Can Canada have a culture?
by Jack Moore, CA.
Jack Moore has been a practising Chartered Accountant in Toronto and
areas of southern Ontario for 40 years. He has been a consultant/hand-holder
to small businesses including two years as the comptroller of The Institute
of Chartered Accountants of Ontario (ugh). He also spent two years as vice-president
and general manager of a small national manufacturer/retailer.
CULTURE: the concepts, habits, skills, art, instruments, institutions,
etc. of a given people in a given period; civilization. (Webster's)
Does Canada have a culture? I think not!
When Europe discovered Canada, it was occupied by Indians and Inuit.
Immigrants have been the populaters of Canada from that time until now.
Do not expect this process to change.
The federal governments of Canada have found that there is political
gain to be had by encouraging, controlling, manipulating, and financing
immigration. There may be a financial benefit to Canada at the same time.
That gain has been dramatically exploited for the last quarter of a century.

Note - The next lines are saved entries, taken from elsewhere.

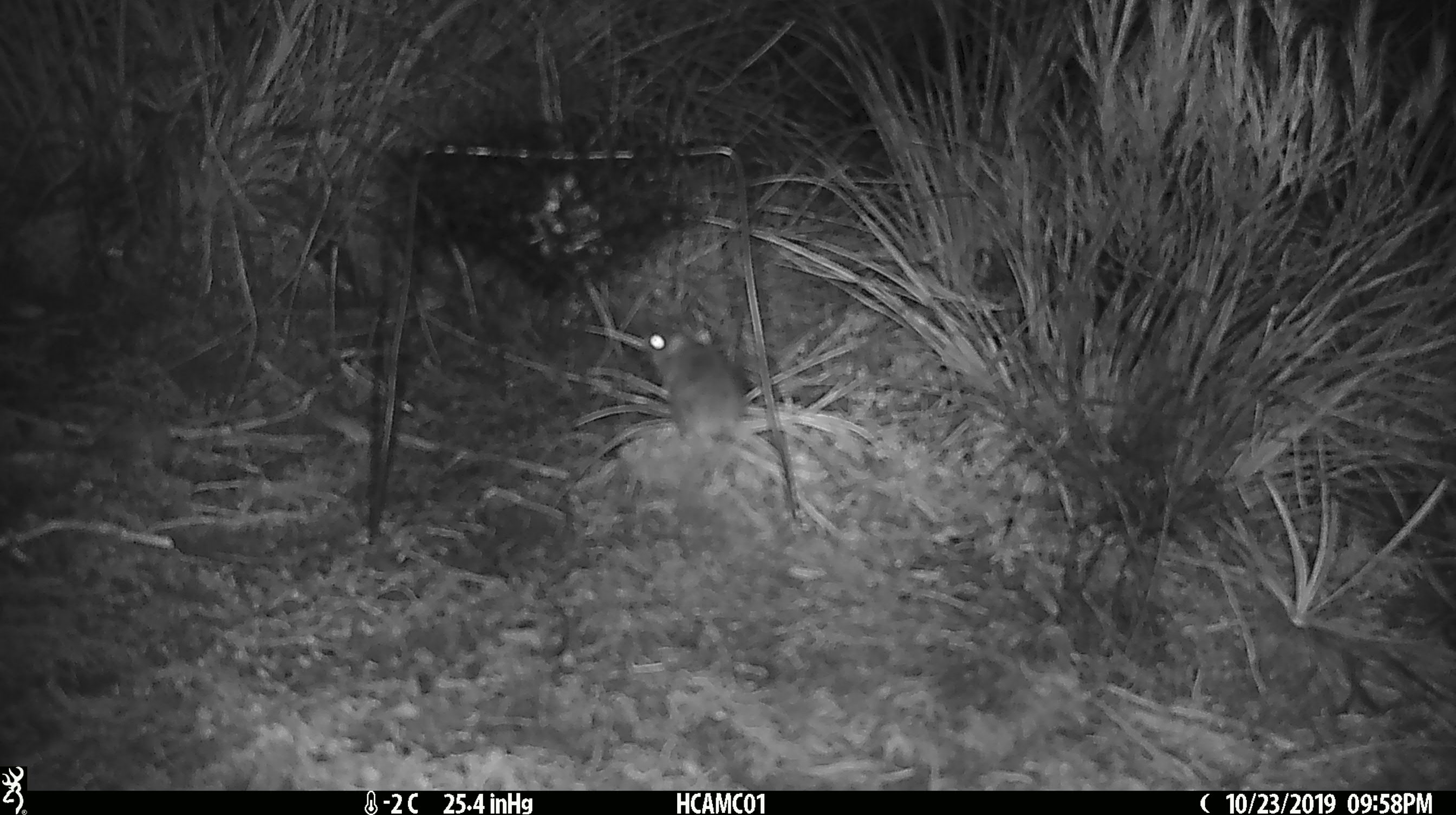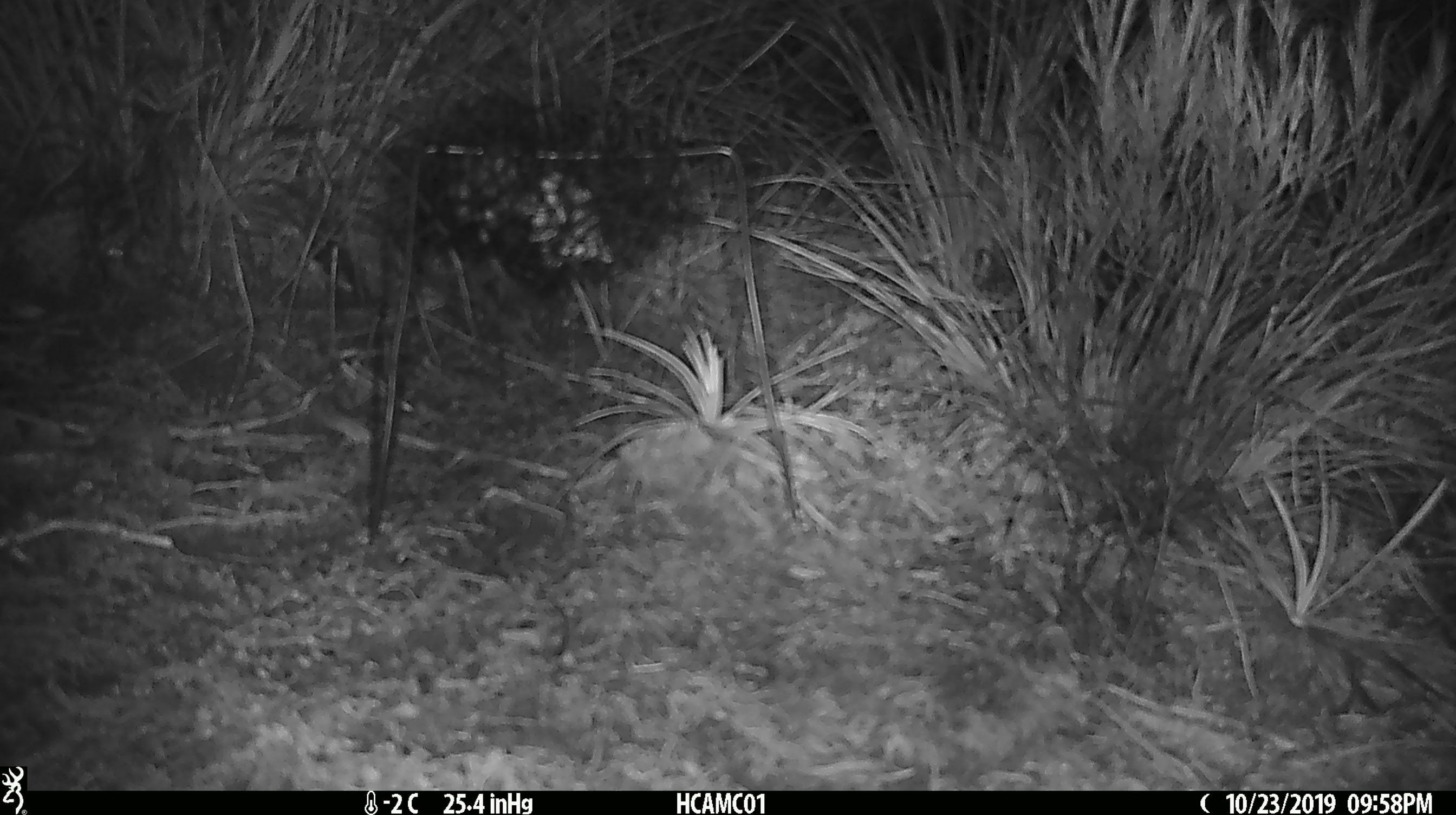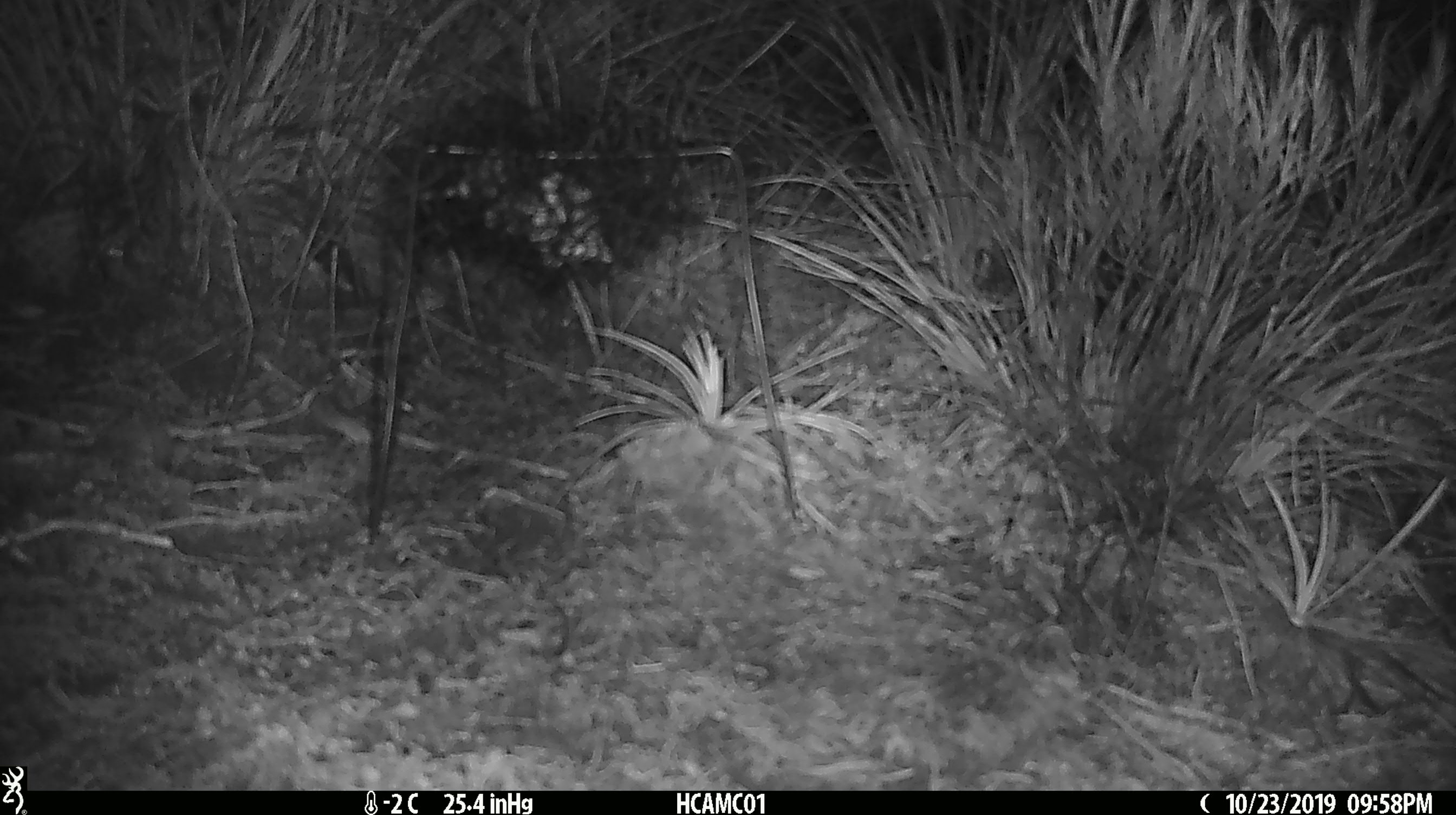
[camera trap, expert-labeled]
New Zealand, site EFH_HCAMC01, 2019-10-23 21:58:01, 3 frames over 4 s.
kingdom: Animalia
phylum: Chordata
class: Mammalia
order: Rodentia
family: Muridae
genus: Mus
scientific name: Mus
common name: mouse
Mouse (Mus).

The result is a nation that has a significant quantity of new people, who
settle in their chosen areas of the country, generally two or three metropolitan
centres, and are supported by the taxpayers of Canada when they cannot
make their own way. They are encouraged to maintain the practices, mores,
philosophies and ways of their homelands. As a consequence, Canada does
not have a culture to call its own: it has a polyglot of cultures, all
subsidised to some degree by the taxpayers. This is known as "multiculturalism".
One of the largest businesses in Canada is the federal government.
One of its largest expenditures is directed toward the support of multiculturalism,
and its major by-product: bilingualism, which has been extended to multilingualism
in many locations. By these policies, the government has ensured that Canada
will not form a culture of its own and that the country will become more
regionalised and fractured than it is now. There is a whole bureaucracy
which has a vested interest in maintaining the status quo. This in spite
of the fact that a national culture would work toward uniting Canada as
a nation and as a people.
As in all the ages, pendulums move from extreme to extreme as time
passes. We have begun to move away from the "womb to tomb" policies
of our governments toward the "be responsible for your own actions"
attitude. With that move there has been a re-thinking of the effects of
financial support for multiculturalism.
The political objective has been to influence votes by providing funding
for film productions, museums and art galleries operations, ethnic activities,
non-english language support, special interest groups both large and small,
and the infrastructure of organisations and people that feed off the various
programs. Let us not forget the protection/support via taxes and tariffs
afforded the book, magazine and literature group as well as the institutions
such as the CBC in Canada and another CBC in Quebec.
The public has become far more politically aware during the past decade
and the political gain may have become a liability as the effects of the
divisiveness and waste becomes apparent.
The culture industry in Canada is fast losing its momentum. In fact,
in another decade, the federal government will likely be out of the business
altogether. The result will be the start of a consolidation of cultures
back to basics so that each group will maintain its own special heritage
as a facet within the total culture of Canada. By the end of the next century,
Canada may well have culture to call its own and a group of inhabitants
who may well become a real nation again.
The bottom line is that tax dollars for the arts will become scarcer
with time. Those who survive will have found the way to exist by being
a profitable business or by attracting a support group of patrons. The
former is by far the more practical method. It has longevity.
Can Canada have a culture? I think yes!